* [Consigne]
Poursuivez l'extrait d'entretien ci-dessous, consacré au regard du spectateur sur l'œuvre, en reprenant après sa dernière phrase.

------ Extrait du texte

A.M. : J'aime que le spectateur qui regarde mes œuvres se sente un peu voyeur, pris en faute, en flagrant délit de regarder. Dans l'exposition des Trophées, ]'avais envie que le spectateur soit mis face à l'image de son propre corps, qu'il y découvre des choses grotesques ou ridicules qui le renvoient à lui-même et se sente un peu honteux de regarder. Dans les albums, les gens lisaient un journal qui ne leur était pas adressé et qu'ils ne pouvaient même pas vraiment lire. Avec la frustration de l'objet enfermé dans la vitrine, je crois que j'ai toujours eu envie que le spectateur soit ridicule en regardant... (rires)

F.-C.P. : Tu nous condamnes à regarder par le trou de la serrure ? (rires)

A.M. : Oui, c'est ça, ce serait mon grand souhait. Ce que j'aime par exemple au cinéma, c'est le fait d'être dans le noir. On voit le film pour soi-même, on s'identifie aux personnages, on a peur, on pleure, on rit; c'est cela qui n'existe pas dans les musées... On peut aussi avoir ce rapport égoïste et privilégié avec un livre, même un livre d'art. Je préfère regarder des reproductions dans un livre d'art car j'ai l'impression que l'œuvre est pour moi seule, que je la découvre. Dans les albums et les dossiers dont nous parlions, tout était faux, cela pouvait être la vie de n'importe qui... Seulement si l'on montre les choses qui nous touchent le plus, on s'aperçoit très vite qu'elles sont universelles.

------------
------ Les données

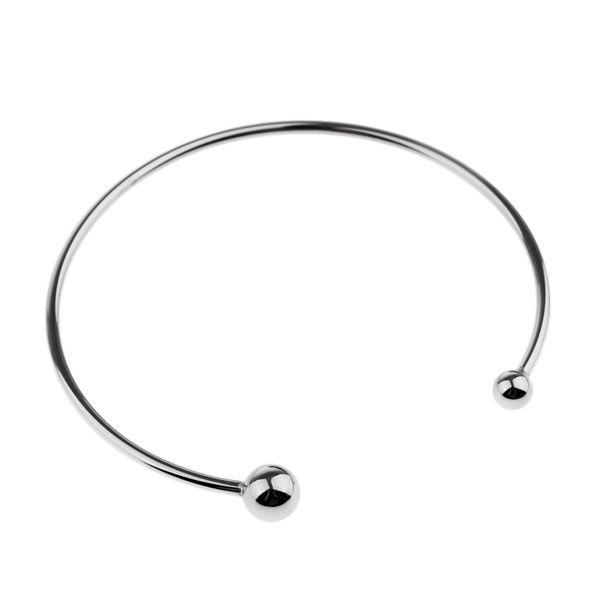 double ball stainless steel open cuff bracelet adjustable mother day gift, Golden;silver
double ball stainless steel open cuff bracelet adjustable mother day gift, Golden;silver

------------

* [Résultat]
F.-C.P. : Tu ne m as pas dit quelles étaient les réactions des gens face à ton travail ?

A.M. : Parfois très violentes. Certains de ces albums ne passaient jamais et plus curieusement, auprès de gens très jeunes : les enfants aux yeux rayés, par exemple (c'était une série de photos d'enfants dont j'avais rayé le regard avec un stylo à bille) ou les braguettes.

F.-C.P. : Les braguettes ? (rires)

A.M. : Cela se passait dans la rue; je photographiais les braguettes des hommes au téléobjectif, je m'installais à une terrasse de café et je faisais semblant de photographier autre chose... (rires). Cela m'a donné un album. J'essayais d'agrandir ces photos mais tout se décomposait, devenait flou et pour finir, c'était ridicule.

F.-C.P. : il me semble que c'est une constante dans ton travail, cet intérêt pour le détail isolé qui devient étrange ou totalement grotesque et en même temps tout à fait quotidien...

A.M. : Oui, cela m'a finalement toujours intéressée sans vraiment m'en rendre compte. Dès que l'on grossit les choses, elles paraissent ridicules. J'aime l'idée du fragment du détail, comme les gros plans dans les romans-photos.

F.-C.P. : Aussi parce que tu aimes bien les choses un peu étranges, inquiétantes ou insolites. Tu aimes Blake ou Redon en peinture, le cinéma de Méliès...

A.M. : Oui, mais aussi Walt Disney ou Hitchcock! Je mélange toujours tout; j'ai envie de dire que  ma tête est un peu comme un grenier, j'aime des choses très différentes, j'aime dire que je suis une sorcière qui fait son bouillon de révélateur, agrandit et mélange les parties du corps.

F.-C.P. :Tu aimais te faire peur quand tu étais petite ?

A.M. : Oh oui, même encore maintenant! J'aime bien avoir peur au cinéma et puis, j'aime bien faire peur aux autres. J'ai facilement peur et je cultive ma peur.

F.-C.P. : Mais il y aussi une sorte d'exorcisme dans ton travail; je pense par exemple aux Chimères où tu faisais des sortes d'animaux ou d' êtres monstrueux. C'est tout de même une peur que tu tentes de conjurer...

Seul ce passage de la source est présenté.